* **GIVEN PASSAGE**
Lollapalooza

Monday, August 15, 2011

0047: Being vs Doing

"If you woke up breathing, congratulations! You have another chance."
- Andrea Boydston -


A picture I took in 2009 of a lady I owe a lot to...
Living in the Trocadero neighborhood, I passed this Lady often (she is about 6 or 7 feet in height, sitting down and is made of stone). She always gave me a sense of being and a sense of calm. To this day I don't know her name but I always think about her. (She is my ipad wallpaper, a reminder to me to be.)  

So, the art of "being" is something I have worked hard to learn and appreciate. I am not talking about just wasting the day away. I am referring to living in the moment, to enjoying life without expectations - even if just for short periods of time. Reading, jogging, eating, walking or simply lying outdoors looking at the sky - any activity can be appreciated more by being in that moment - so obvious right? but so hard to do... Letting go of that call you are expecting, of a decision you have to make, of what you're doing for dinner, of how to leave your mark on the universe :-) simply find time to let go...

* **TASKS AND EXERCISES**
A. Translate this sentence from the blog post on being versus doing into Spanish: "She always gave me a sense of being and a sense of calm."
B. Go on with the blog post on being versus doing, starting right after its final sentence.
The records have no connection to the blog post on being versus doing.

* **STORED ROWS**
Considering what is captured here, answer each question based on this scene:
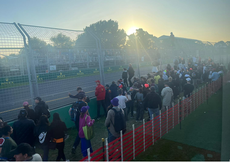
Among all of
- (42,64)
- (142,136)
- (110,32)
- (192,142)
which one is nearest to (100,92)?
(42,64)

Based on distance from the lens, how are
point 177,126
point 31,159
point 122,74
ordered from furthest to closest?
point 122,74, point 177,126, point 31,159

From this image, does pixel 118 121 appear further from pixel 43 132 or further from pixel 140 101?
pixel 140 101

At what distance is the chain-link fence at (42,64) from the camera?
5.88m

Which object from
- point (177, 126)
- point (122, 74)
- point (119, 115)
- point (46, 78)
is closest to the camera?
point (119, 115)

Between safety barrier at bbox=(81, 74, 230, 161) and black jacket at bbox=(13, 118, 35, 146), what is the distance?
182 cm

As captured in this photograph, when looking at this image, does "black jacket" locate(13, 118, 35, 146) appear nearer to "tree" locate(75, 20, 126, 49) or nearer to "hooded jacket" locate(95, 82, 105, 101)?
"hooded jacket" locate(95, 82, 105, 101)

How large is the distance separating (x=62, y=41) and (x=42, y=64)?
1291 mm

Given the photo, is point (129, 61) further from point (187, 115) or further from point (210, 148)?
point (210, 148)

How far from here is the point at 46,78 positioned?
684 centimetres

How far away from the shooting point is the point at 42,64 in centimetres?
668

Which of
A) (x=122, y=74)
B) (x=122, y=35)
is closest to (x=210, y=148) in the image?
(x=122, y=74)

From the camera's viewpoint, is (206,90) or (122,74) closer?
(206,90)

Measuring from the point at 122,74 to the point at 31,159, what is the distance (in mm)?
10455

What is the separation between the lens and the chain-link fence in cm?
588
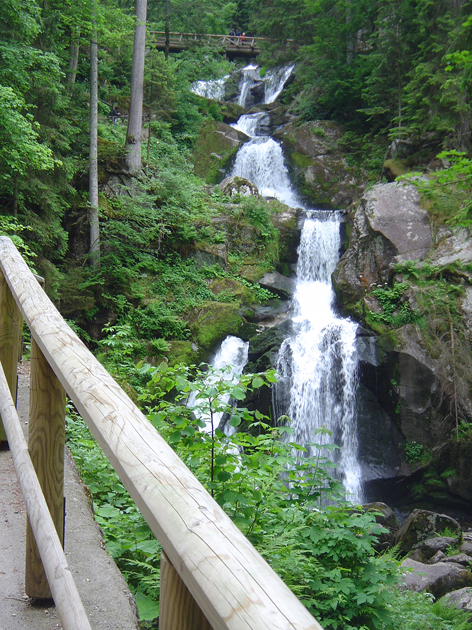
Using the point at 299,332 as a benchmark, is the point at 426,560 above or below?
below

* **SET OF ANSWERS**
A. Ella siempre me daba una sensación de ser y una sensación de calma.

B.
This brilliant concept didn't just come to me; it was given to me... While in graduate school - in Malibu, California - I was working in NYC and traveling a lot to London. I was in my second to last semester and I was exhausted. My advisor highly recommended that I drop the program and pick it back up when my life wasn't so hectic. I have never been a quitter so I was pretty mad that he was even bringing that up. My grades were solid, how dare he! Then one of my favorite professor's, Scott Sherman, saw that I was upset and pulled me aside. He didn't say drop and he didn't say stay in. He talked to me about the difference between being and doing. He told me that a balance of the two is very important. He pointed out that although I was an expert doer that I shouldn't forget to be. I appreciated his talk and I got to vent but I really didn't get it for a few more years. Needless to say, I stayed in the program and graduated :-) I just couldn't see dropping out and losing momentum. 

So years later when I realized that my lifestyle was unsustainable, that I was on the edge of losing myself - Professor Sherman's words came back to me. And I held on to them this time. I repeated them over and over. I really didn't know what to do to be... so I enlisted a few "BE" friends and set out on a mission of Being. And WOW, what a wonderful impact this has made on my life. 

I am still a doer but I constantly work on mastering the art of being - which I am pretty good at nowadays :-) I can truly let go and appreciate the moment. I can even go somewhere and leave my cellphone behind - a huge accomplishment for the person I used to be!!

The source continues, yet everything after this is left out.